[What to produce]: For the entries below, the expected answer is the line with "category: zebramountain", the line with "scientific name: Lynx rufus", and every line between them, exactly as written, and nothing more.

________________________

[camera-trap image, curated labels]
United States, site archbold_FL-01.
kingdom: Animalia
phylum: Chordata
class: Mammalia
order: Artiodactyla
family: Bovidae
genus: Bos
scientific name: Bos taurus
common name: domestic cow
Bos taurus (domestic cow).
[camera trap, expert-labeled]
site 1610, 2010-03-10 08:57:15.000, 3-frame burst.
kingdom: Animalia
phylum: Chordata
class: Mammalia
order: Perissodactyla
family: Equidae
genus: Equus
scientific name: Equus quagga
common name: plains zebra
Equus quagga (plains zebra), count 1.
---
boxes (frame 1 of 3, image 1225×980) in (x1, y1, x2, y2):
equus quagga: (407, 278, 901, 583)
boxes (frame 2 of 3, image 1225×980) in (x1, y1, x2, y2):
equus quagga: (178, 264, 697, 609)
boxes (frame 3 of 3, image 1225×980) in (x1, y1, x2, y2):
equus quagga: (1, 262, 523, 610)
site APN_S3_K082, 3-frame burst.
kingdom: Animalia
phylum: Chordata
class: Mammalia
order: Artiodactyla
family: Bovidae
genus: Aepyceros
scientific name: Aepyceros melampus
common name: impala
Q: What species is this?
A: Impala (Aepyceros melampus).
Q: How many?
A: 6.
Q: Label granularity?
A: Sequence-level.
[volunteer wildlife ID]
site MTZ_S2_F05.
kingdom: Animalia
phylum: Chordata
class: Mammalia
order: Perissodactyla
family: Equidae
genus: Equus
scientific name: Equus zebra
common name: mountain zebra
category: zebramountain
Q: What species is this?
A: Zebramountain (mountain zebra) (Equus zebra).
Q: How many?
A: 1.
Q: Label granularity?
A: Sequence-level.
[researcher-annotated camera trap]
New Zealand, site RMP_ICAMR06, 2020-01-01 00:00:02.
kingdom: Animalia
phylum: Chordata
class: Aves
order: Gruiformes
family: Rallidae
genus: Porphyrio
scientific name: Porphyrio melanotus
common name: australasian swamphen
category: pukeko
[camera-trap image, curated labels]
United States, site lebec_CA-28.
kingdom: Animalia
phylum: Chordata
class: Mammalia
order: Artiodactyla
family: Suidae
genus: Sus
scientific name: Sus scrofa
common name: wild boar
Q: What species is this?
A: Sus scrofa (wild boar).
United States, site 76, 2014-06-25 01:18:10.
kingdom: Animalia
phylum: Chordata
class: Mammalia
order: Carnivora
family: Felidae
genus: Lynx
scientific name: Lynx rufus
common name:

________________________

[Response to this task]:
category: zebramountain
Q: What species is this?
A: Zebramountain (mountain zebra) (Equus zebra).
Q: How many?
A: 1.
Q: Label granularity?
A: Sequence-level.
[researcher-annotated camera trap]
New Zealand, site RMP_ICAMR06, 2020-01-01 00:00:02.
kingdom: Animalia
phylum: Chordata
class: Aves
order: Gruiformes
family: Rallidae
genus: Porphyrio
scientific name: Porphyrio melanotus
common name: australasian swamphen
category: pukeko
[camera-trap image, curated labels]
United States, site lebec_CA-28.
kingdom: Animalia
phylum: Chordata
class: Mammalia
order: Artiodactyla
family: Suidae
genus: Sus
scientific name: Sus scrofa
common name: wild boar
Q: What species is this?
A: Sus scrofa (wild boar).
United States, site 76, 2014-06-25 01:18:10.
kingdom: Animalia
phylum: Chordata
class: Mammalia
order: Carnivora
family: Felidae
genus: Lynx
scientific name: Lynx rufus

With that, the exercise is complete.